I actually felt better after I said all that. More like my old self. I sat for a moment on the edge of the open trunk, then bent to help Clarence off the ground. He didn’t want to get up at first, but after a moment let himself be coaxed into, if not standing, at least being partially upright.

“Oh, oh, oh,” he moaned, still holding his crotch. “Bodies suck. I think one of them
popped
.” We were on a side street just off the Camino Real, and a few pedestrians were checking us out, probably wondering whether someone was peddling stolen goods out of the back of their car. Which Clarence and G-Man were, in a sense, since I had stolen myself right out of Niloch’s clammy hands. Thanks to Smyler, of course. It felt very weird to think that, I’m sure you can imagine.

“Sorry, Junior,” I said. “Honest, I didn’t know it was you. All I knew was someone had wrapped me up in a tarp. I figured some bad guys were going to dump me in the baylands or something.”

Clarence winced and shook his head. “We were taking you back to Garcia’s house.”

“You mean Garcia’s sort-of-grandfather-in-law’s house? The place I already was? Where he was supposed to keep my body safe and sound and
not
put it in the trunk of his godawful embarrassment of a car and drive it around San Judas like I was a bunch of Mexican dress shirts heading to a flea market?”

“You sound pissed, dude,” G-Man said.

Always quick on the uptake, that lad. “Just a little. And I’ll probably get over it. But right now I’d like to be somewhere other than by the side of a road, so why don’t we go back to Posie’s granddad’s house, Windhover, and you can explain to me what exactly is going on?”

G-Man nodded. “Okay. They probably took the tent down by now.”

It turned out that Edward Walker’s nice house in the Palo Alto district, where G-Man and Posie had been squatting for the last few months, was going on the market. As part of that process, the real estate agent had informed Posie that the place would have to be tented for termite fumigation. I suppose I should have been grateful that G-Man had the brains at least to figure out that a massive dose of pesticide might be bad for my body, but he handled it in typical idiotic fashion.

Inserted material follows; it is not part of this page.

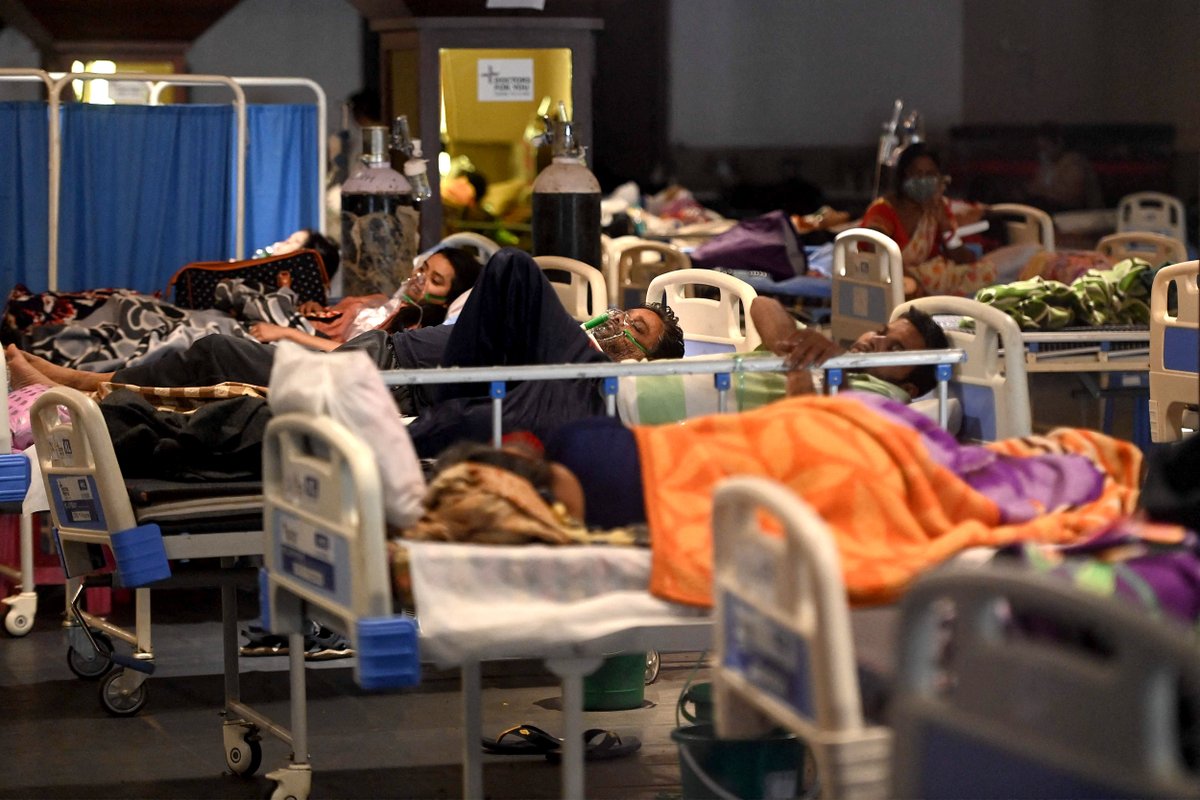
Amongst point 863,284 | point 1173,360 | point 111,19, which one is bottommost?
point 1173,360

I was too heavy for him to carry, he said, so he’d recruited Clarence—who, you may remember, I had
intentionally not told about any of this
—to wrap me up in the tarp, carry me out, and drive me in G-Man’s car over to the place in Brittan Heights where Clarence rented a room. I’d spent the last few days in a toolshed that Clarence’s landlords never used. The Littlest Angel at least had the wit to look embarrassed about this.

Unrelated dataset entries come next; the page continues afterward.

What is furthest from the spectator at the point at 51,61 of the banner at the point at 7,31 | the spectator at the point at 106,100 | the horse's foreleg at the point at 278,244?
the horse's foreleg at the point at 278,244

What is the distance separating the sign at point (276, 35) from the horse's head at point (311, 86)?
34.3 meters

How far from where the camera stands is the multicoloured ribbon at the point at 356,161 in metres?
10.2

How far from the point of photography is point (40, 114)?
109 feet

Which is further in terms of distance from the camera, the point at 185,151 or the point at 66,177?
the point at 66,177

“A toolshed? Really? What, just propped up with the spiders and earwigs and whatevers crawling all over me?” I knew I was being unpleasant about it, but I wasn’t ready to care yet. Maybe having just spent a massive amount of time undergoing torture in Hell had something to do with that.

“No!” said Clarence. “No, Bobby, I put you on an old pool table. I kind of made a space and then stacked some other stuff on you. You weren’t just propped up or anything. And I didn’t see any spiders.”

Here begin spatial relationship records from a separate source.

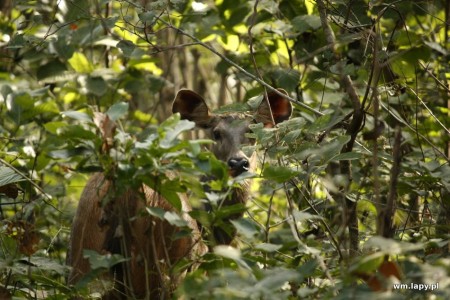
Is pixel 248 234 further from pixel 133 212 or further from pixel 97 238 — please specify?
pixel 97 238

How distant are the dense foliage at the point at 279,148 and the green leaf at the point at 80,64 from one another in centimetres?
2

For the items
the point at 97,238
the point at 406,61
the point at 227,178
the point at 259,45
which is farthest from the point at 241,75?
the point at 227,178

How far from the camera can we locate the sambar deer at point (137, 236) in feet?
15.8

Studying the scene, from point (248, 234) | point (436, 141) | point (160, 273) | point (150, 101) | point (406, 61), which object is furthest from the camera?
point (150, 101)

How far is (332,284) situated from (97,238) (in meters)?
1.99

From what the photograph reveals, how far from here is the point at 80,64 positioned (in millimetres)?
9062

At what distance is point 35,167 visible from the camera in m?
7.18

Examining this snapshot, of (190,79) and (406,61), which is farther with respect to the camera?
(190,79)

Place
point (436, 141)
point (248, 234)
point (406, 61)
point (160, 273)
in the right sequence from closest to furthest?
point (248, 234)
point (160, 273)
point (406, 61)
point (436, 141)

“Thanks for that. It’s nice to know I was so well cared-for.”

Clarence frowned. “You don’t have to be so bitchy, Bobby. You already punched me in the testicles.”

“True.” I nodded, downed the rest of the bottle of pisswater that Garcia kept in the late Edward Walker’s refrigerator, some weak-ass hipster beer that used to be drunk by blue-collar guys because it was the only weak-ass crap they could afford, and was now supported almost entirely by nostalgics with tattoos and semi-expensive bicycles. Still, that stuff was better than no beer, although the contest was closer than you might think. “Sorry about that again, Clarence. Really truly. Self-defense, disoriented and confused, probably even PTSD. Put that together and make an excuse out of it you can live with, okay?”

He gave me one of his looks, somewhere between “hurt puppy” and “irritated older brother.” I might not have wanted to trust him, although I was going to have to now, at least to an extent, but how could I dislike anyone who was so easy to annoy and so profitable to tease?